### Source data
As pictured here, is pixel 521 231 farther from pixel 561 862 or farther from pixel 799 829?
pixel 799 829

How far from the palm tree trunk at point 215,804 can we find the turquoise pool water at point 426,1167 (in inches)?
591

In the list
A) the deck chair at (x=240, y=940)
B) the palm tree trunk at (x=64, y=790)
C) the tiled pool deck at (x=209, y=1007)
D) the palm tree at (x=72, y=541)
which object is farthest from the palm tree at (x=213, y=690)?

### Task directions
Reproduce all of the source data above in full, scaling every coordinate and distance value in the answers by 2.5 and rounding each result to a whole number, with halves rounded up. Leave every other part of the data unchanged.

### Response
As pictured here, is pixel 521 231 farther from pixel 561 862 or farther from pixel 799 829?
pixel 1998 2073

How far from the palm tree trunk at point 215,804 can we find the turquoise pool water at point 426,1167 (in inches)?
1478

In the list
A) the deck chair at (x=240, y=940)
B) the palm tree trunk at (x=64, y=790)
C) the tiled pool deck at (x=209, y=1007)
D) the palm tree at (x=72, y=541)
which object is farthest from the palm tree at (x=213, y=690)?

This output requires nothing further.